Ao nosso lado, então, a basílica omnipresente de quase qualquer ponto da cidade ou não pairasse a 287 metros de altitude — chegamos em hora de serviço religioso, mas é fácil perceber a influência bizantina nos mosaicos que forram o seu interior, explosão dourada. Na outra costa da colina, o teatro romano, ainda hoje palco de festivais, como o emblemático Les Nuits de Fouvière, três meses (Junho, Julho e Agosto) de música, teatro, dança e cinema; e aqui, algo escondida, a mini-Torre Eiffel, construída no final do século XIX como restaurante panorâmico e agora “torre de antenas”.
À mesa
Subimos e descemos de funicular para entrarmos no emaranhado de ruelas de Vieux Lyon, com a sua praça da Catedral Saint-Jean-Baptiste como ponto central. É o tradicional bairro histórico, lojas de souvenirs em abundância e restaurantes, incluindo os bouchons, lioneses de alma e coração, restaurantes tradicionais mais populares (nem sempre nos preços, sobretudo nesta zona), sujeitos a uma série de regras para que possam ser certificados (apenas 25 entre as muitas dezenas que existem na cidade) — em contraponto com os restaurantes bistronomic, onde o arrojo de sabores da cozinha moderna se combina com a cozinha tradicional.
Mas ainda ninguém, nesta cidade que tem a maior proporção entre restaurantes estrelas Michelin e número de habitantes, conseguiu destronar Paul Bocuse, verdadeira lenda viva da gastronomia e do orgulho lionês — isto apesar de já não estar à frente dos seus restaurantes, incluindo um três estrelas. Faz parte do ADN da cidade, muito além dos Les Halles, que leva o seu nome, onde, entre bancas de produtos frescos (queijos e charcutaria declinam-se em várias especialidades) e as de petiscos e restaurantes, a manhã vai a meio e já se vê quem coma ostras acompanhadas de vinho branco.
Da seda ao futuro
Damos um salto no tempo na Croix Rousse para visitar a cidade que foi capital da seda, desde o século XVI. Tudo começou em Vieux Lyon, mas quando chegaram os teares Jacquard, muito altos, a mudança foi inevitável. Na Croix Rousse os edifícios preparam-se para eles e aqui concentrou-se toda a indústria que agora é residual. Na Maison des Canuts (canut é o tecelão da seda) revisitam-se cinco séculos desta indústria. Vemos desde os casulos até ao trabalho nas máquinas Jacquard, passando pelos modelos das “fábricas” — concentradas num quarto onde se trabalhava e vivia — e terminando na loja.
E já estamos noutra ponta da cidade, na ponta da península, onde o futuro parece ser hoje — por exemplo, o bairro já é 80% auto-suficiente em termos energéticos.
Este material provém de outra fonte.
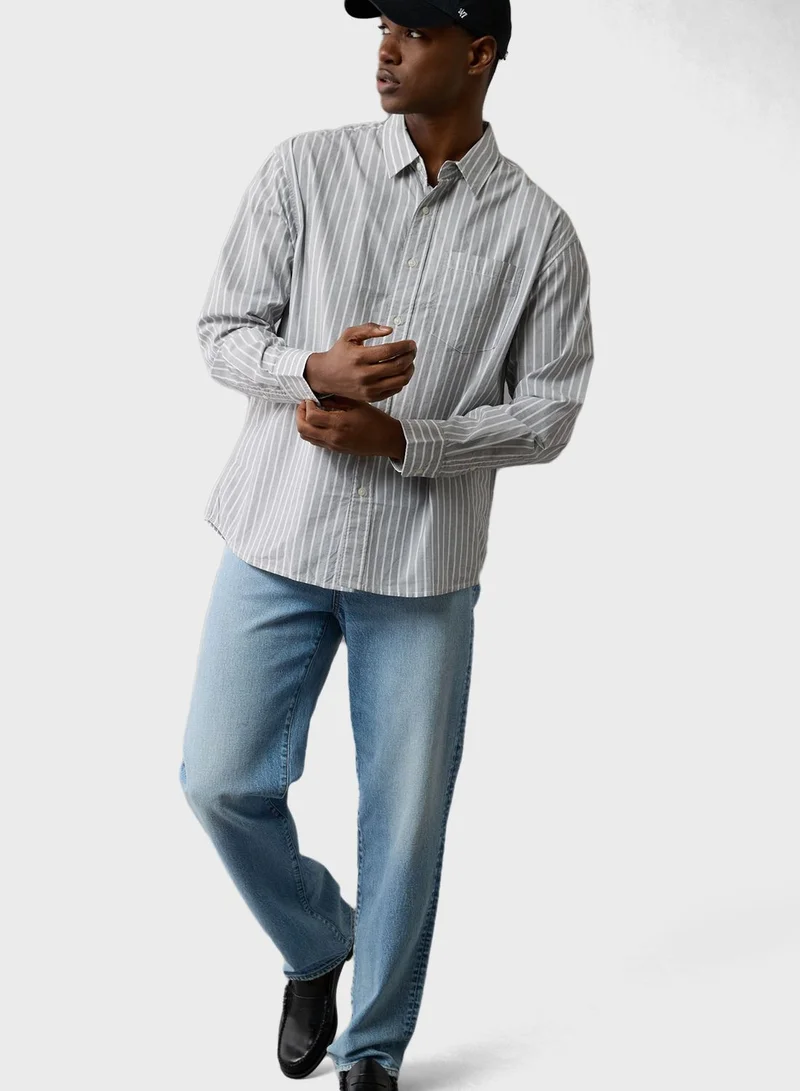 American Eagle Stripe Detailed Relaxed Fit Poplin Shirt
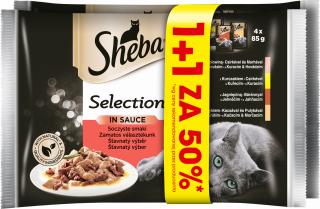 Sheba Selection in Sauce Kolekcja Soczystych smaków Karma w sosie dla kota 8x85g (1+1 za 50%)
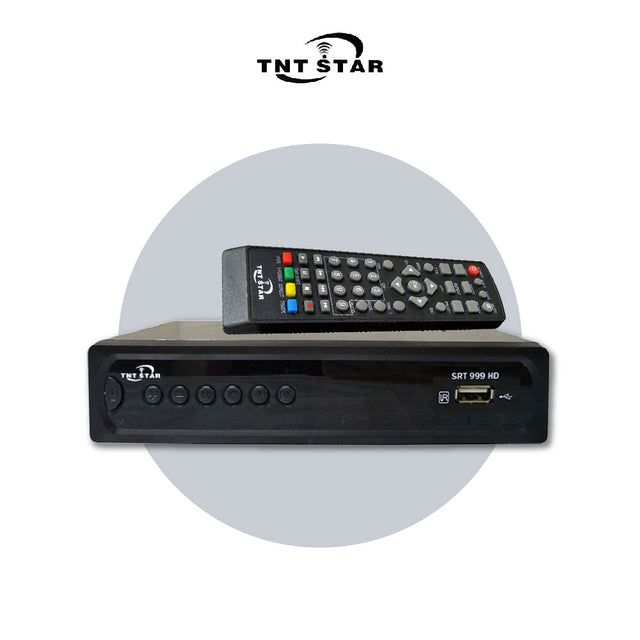 TNT Star DVB-T2 local channel decoder with IR remote, black front panel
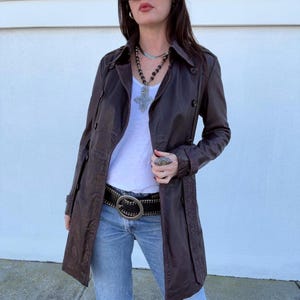 Womens Brown Long Leather Coat | 80s Vintage Brown Leather Trench Coat | Real Leather Classic Winter Coat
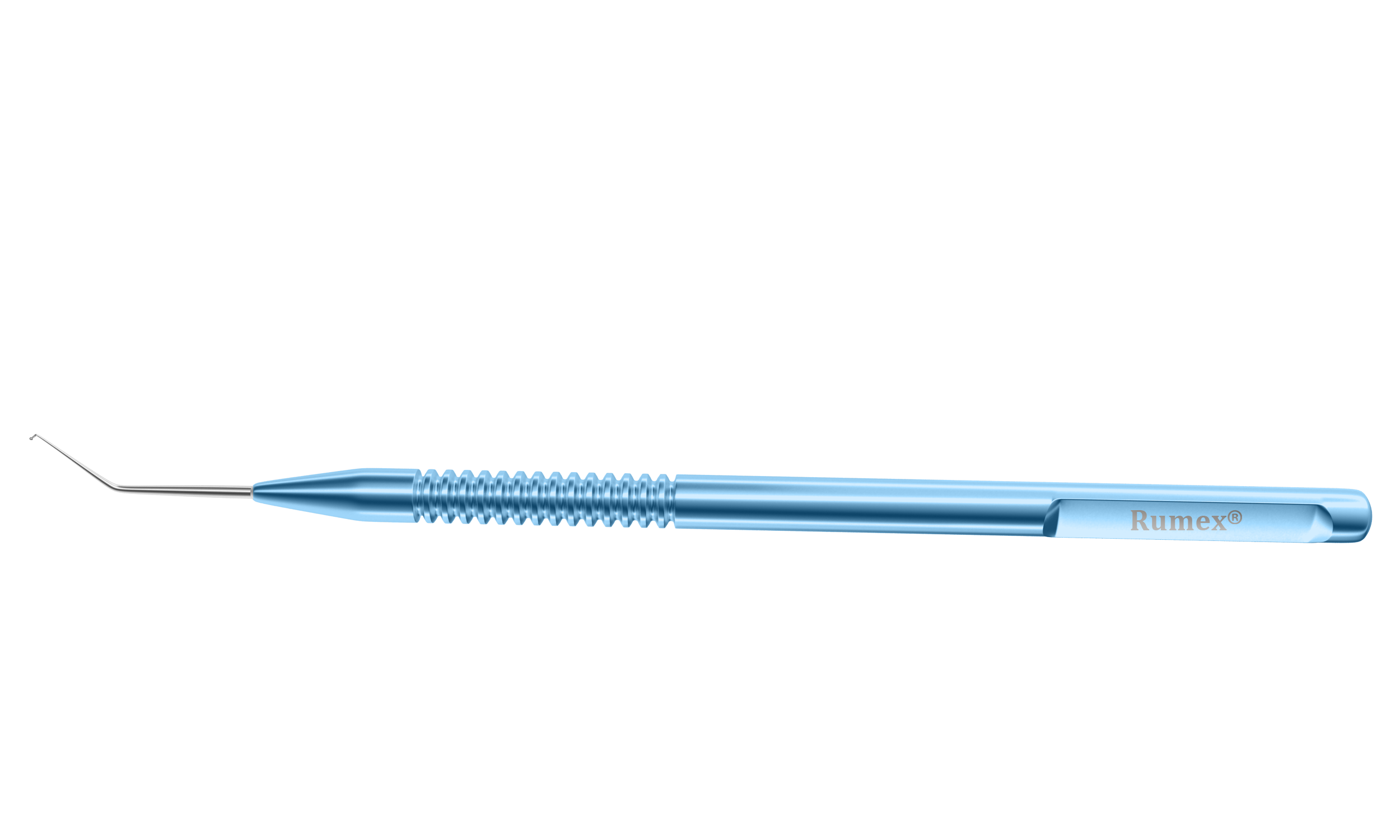 Titanium handle phaco chopper showcasing its elongated blade from a side angle.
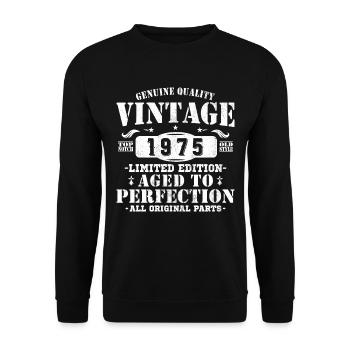 1975 Vintage Retro Geburtstagsgeschenk - Unisex Pullover - Schwarz - Vorne - Alina (178cm) & Michal (187cm)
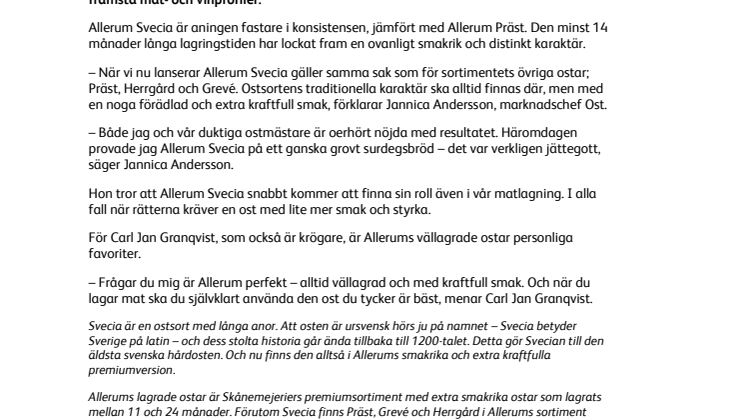 Allerum Svecia – comeback för en älskad svensk ostklenod!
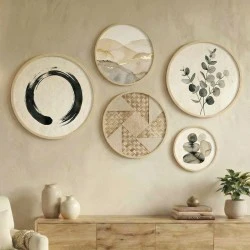 Nima Megapap Wall decoration set of 5 pieces wooden - Mdf natural color Nima Megapap Wall decoration set of 5 pieces wooden - Mdf natural color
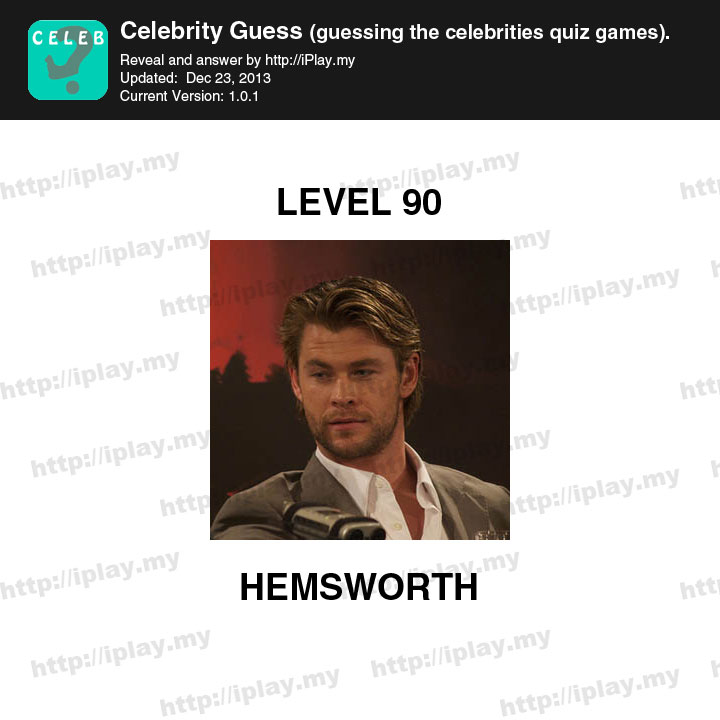 Celebrity Guess Level 90
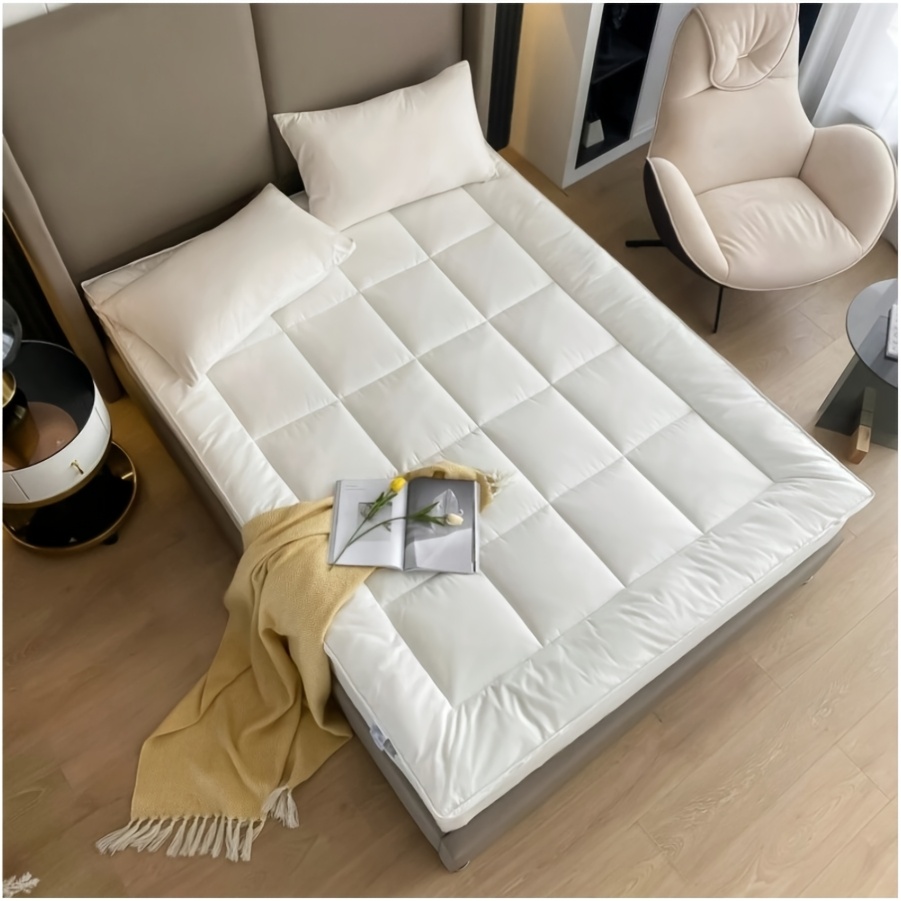 Image of Soft Mattress Protector, 8cm Mattress Pad, Breathable, Machine Washable, Wrinkle & Fade Resistant, For Twin/full/queen/king Beds, Bedroom, Apartment, , Hotel, Dorm, Use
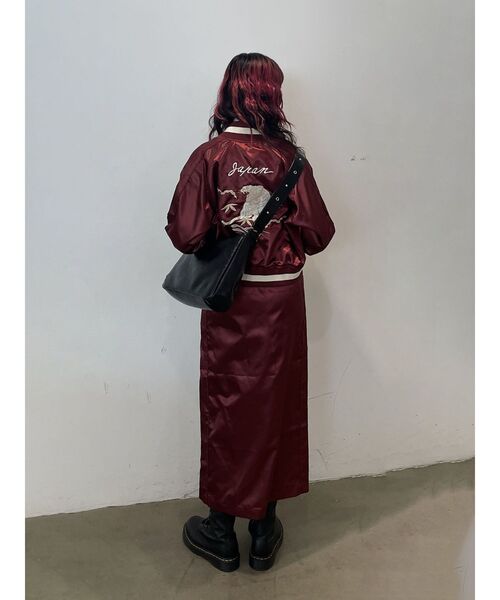 jouetie（ジュエティ）の「ローズエンブロイダリースカジャンスカート【別注】（スカート・レディース・ボルドー/オフホワイト・MEDIUM）」の6枚目の写真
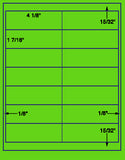 1,000 Fluorescent Green Laser Only sheets with Permanent adhesive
Numa zona artificial (a península terminava dois quilómetros antes) que foi industrial, ainda há resíduos dessa passagem, sobretudo à beira Saône, onde as gruas foram integradas na paisagem e antigos edifícios, como La Sucrêrie, foram reconvertidos para clubes da moda, galerias (e “casa” da bienal de arte moderna) e locais de concertos.
É deste lado que se erguem edifícios de escritórios, arquitectura moderna, cada um um mundo à parte (de formas, cores – do verde alface ao laranja, passando pelo negro), compondo um conjunto ecléctico, que termina num jardim. Um canal, onde um vaporetto faz umas das suas paragens de transporte público ao longo do Saône, separa esta zona do bairro residencial, que segue o mesmo arrojo arquitectónico, e onde se misturam habitações sociais com luxuosas.